Choosing Number Of Clusters

Choosing the Number of Clusters

The Ambiguity Problem

Inherent Ambiguity in Clustering

For many clustering problems, the “right” value of K is truly ambiguous.

Example: Same dataset, different valid perspectives:

Some people: “Two distinct clusters” ✓ (correct)
Other people: “Four distinct clusters” ✓ (also correct)
Alternative view: “Three clusters” ✓ (also valid)

Why This Happens

Clustering is unsupervised learning
No “right answers” in form of specific labels to replicate
Data itself often doesn’t give clear indicator for number of clusters
Multiple valid interpretations exist

The Elbow Method

Academic Approach (Rarely Used in Practice)
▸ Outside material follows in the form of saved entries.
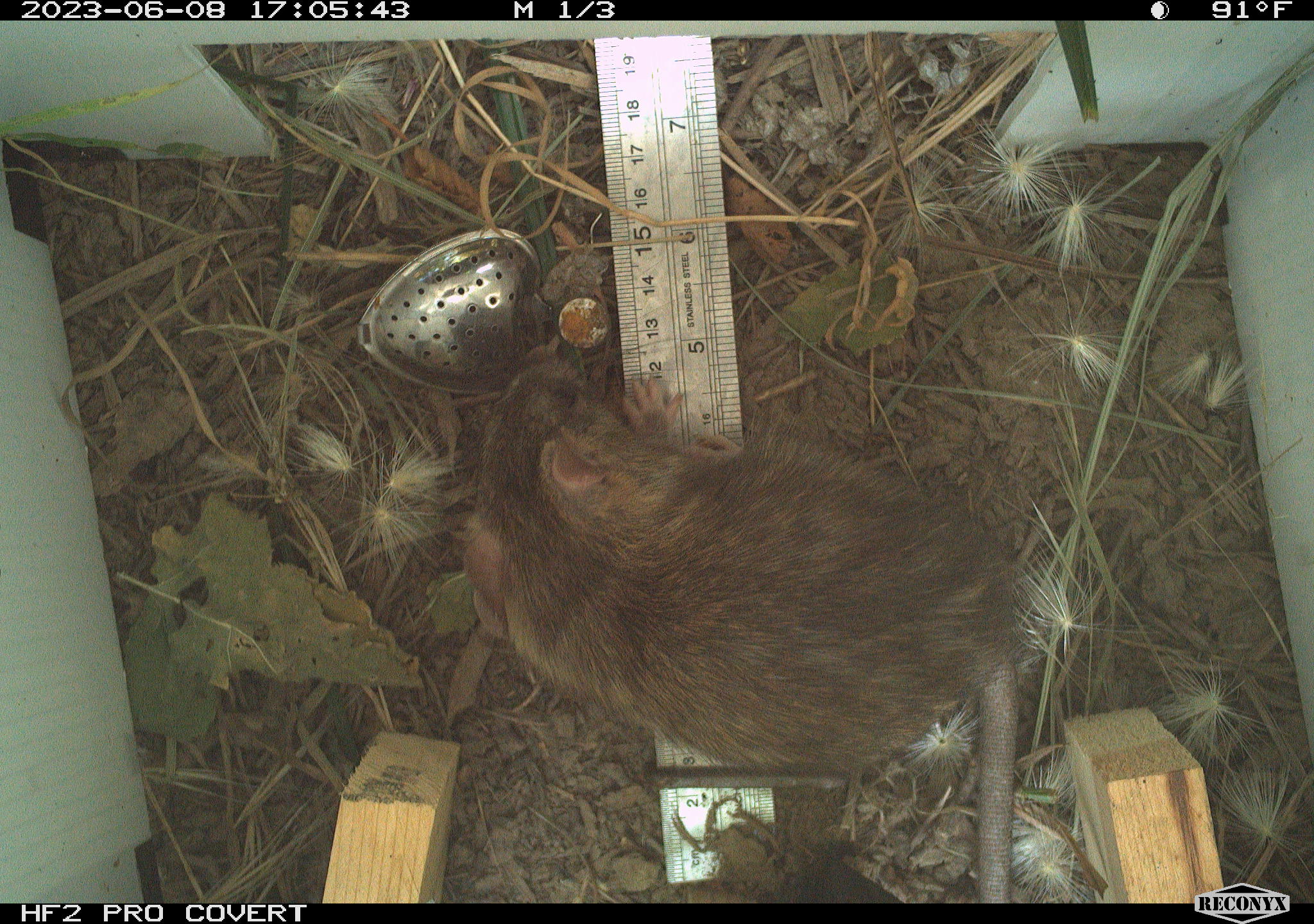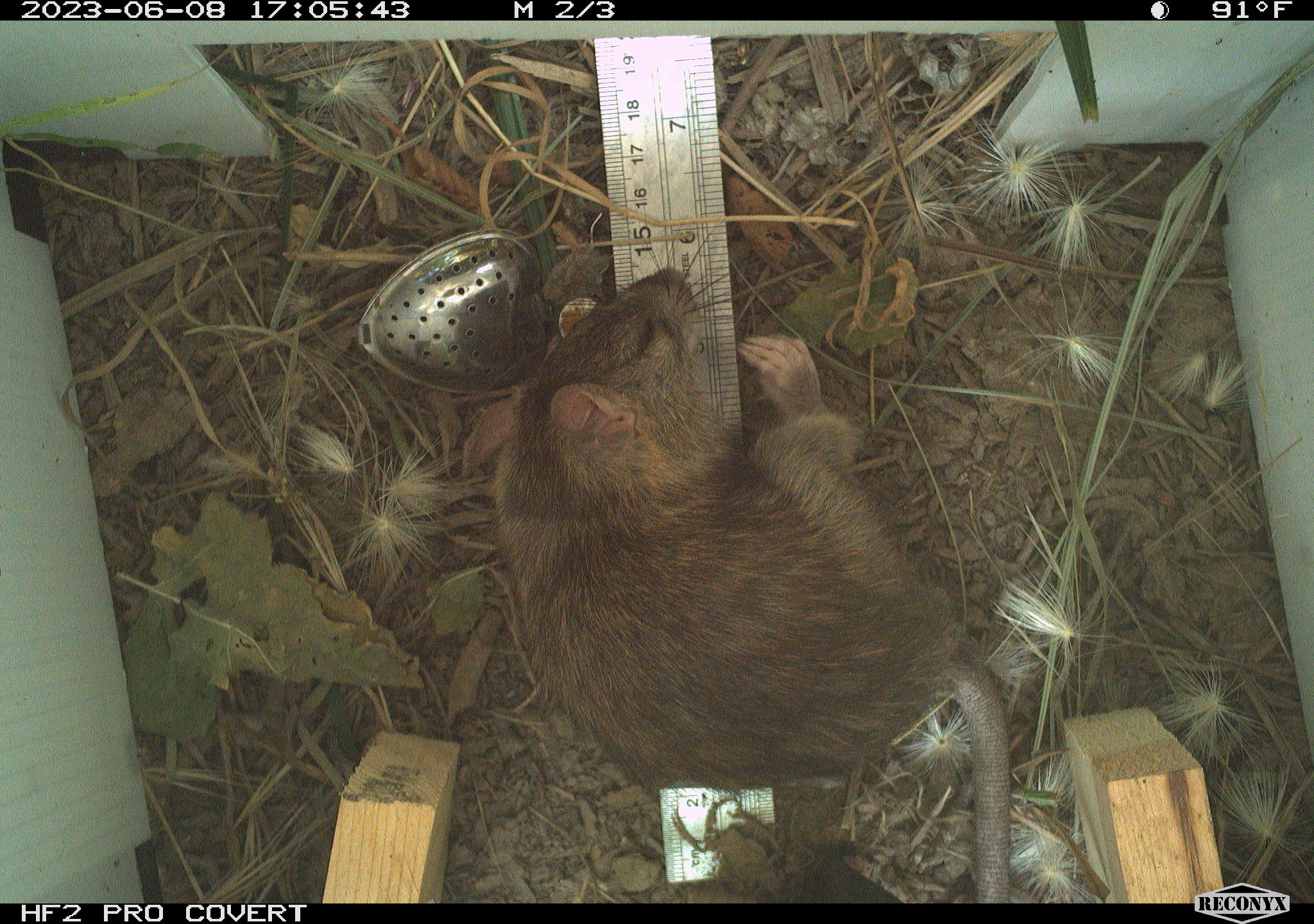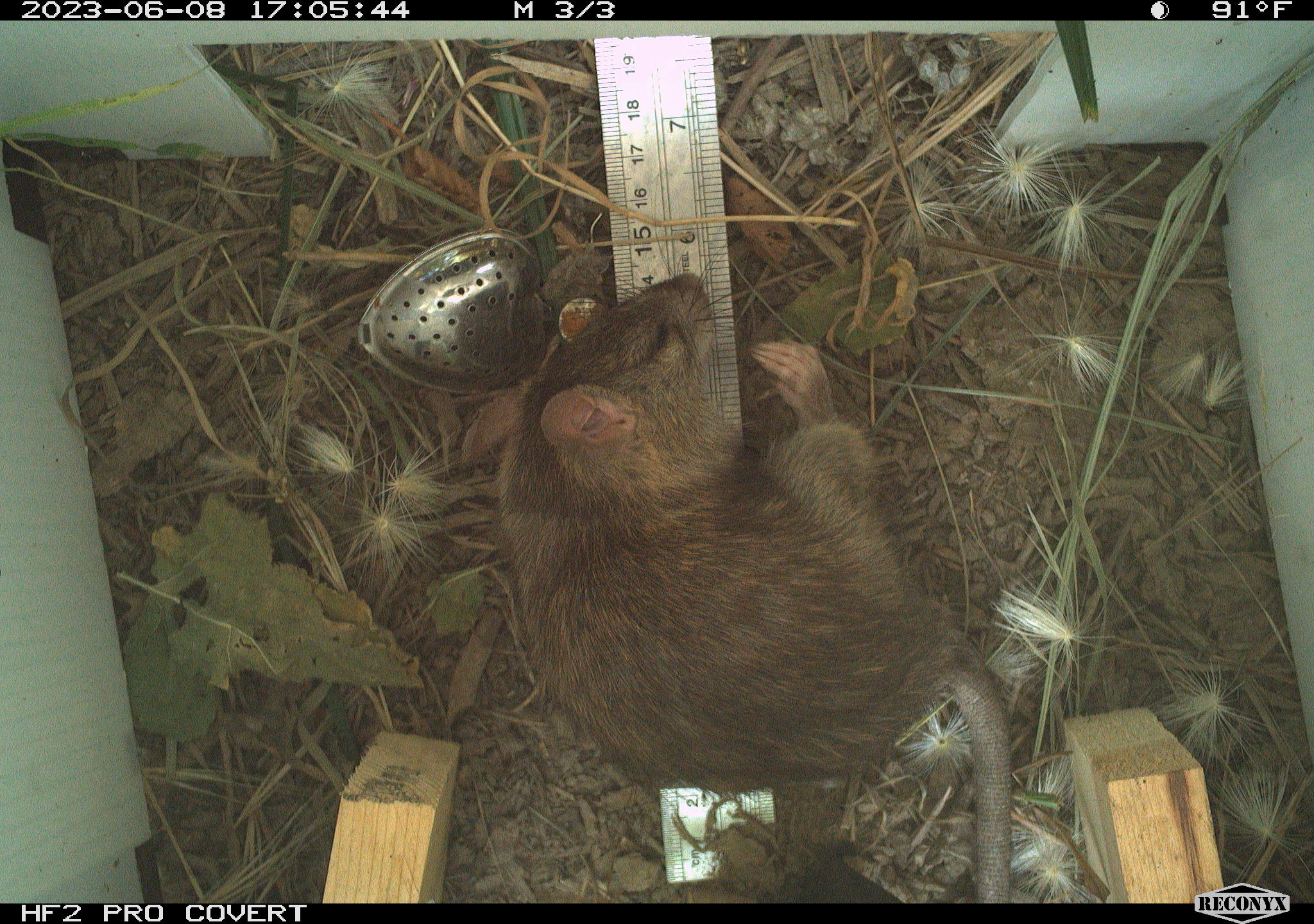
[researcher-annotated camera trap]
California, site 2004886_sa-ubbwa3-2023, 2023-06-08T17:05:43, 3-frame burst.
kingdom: Animalia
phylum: Chordata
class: Mammalia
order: Rodentia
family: Muridae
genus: Rattus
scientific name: Rattus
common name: rat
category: rattus species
One technique mentioned in academic literature:

Process

Run K-means with variety of K values
Plot cost function J (distortion) vs number of clusters
Look for “elbow” in the curve

Elbow Pattern

Few clusters (e.g., K=1): High distortion function J
More clusters: J decreases rapidly initially
Even more clusters: J decreases more slowly
“Elbow”: Point where decrease becomes more gradual (e.g., K=3)

Why Called “Elbow”

Shape resembles arm: hand → elbow joint → upper arm
Clear bend in the curve suggests optimal K

Limitations of Elbow Method

Personal experience: “I personally hardly ever use the elbow method”
Reason: Many cost functions decrease smoothly without clear elbow
Reality: Most applications don’t show obvious elbow point

What NOT to Do

Wrong approach: Choose K to minimize cost function J

Problem: Would almost always choose largest possible K
Why: More clusters → lower cost function J
Result: Not meaningful clustering

Practical Approach: Downstream Purpose

Recommended Strategy

Evaluate K-means based on how well it performs for later/downstream purpose.

T-shirt Sizing Example

Business Context

Run K-means to determine t-shirt sizes
Question: How many t-shirt sizes should there be?

Two Valid Options

Option 1: K = 3 (Small, Medium, Large)

Three distinct clusters for three t-shirt sizes
Simpler manufacturing and shipping
Lower costs

Option 2: K = 5 (XS, S, M, L, XL)

Five clusters for five t-shirt sizes
Better fit for customers
Higher manufacturing and shipping costs

Decision Process

Run K-means with K = 3 and K = 5
Examine both solutions
Consider trade-offs:
- Better fit (more sizes) vs Lower cost (fewer sizes)
Decide based on business needs and constraints

Image Compression Example

Context: K-means for image compression (programming exercise)

Trade-off: Image quality vs compression ratio
Decision factors:
- How good should image look?
- How much compression is needed?
- File size constraints?

Manual Decision Process

Use trade-off analysis to manually decide optimal K based on:

Quality requirements
Storage limitations
Computational constraints

Choosing the number of clusters requires balancing mathematical optimization with practical considerations specific to your application’s goals and constraints.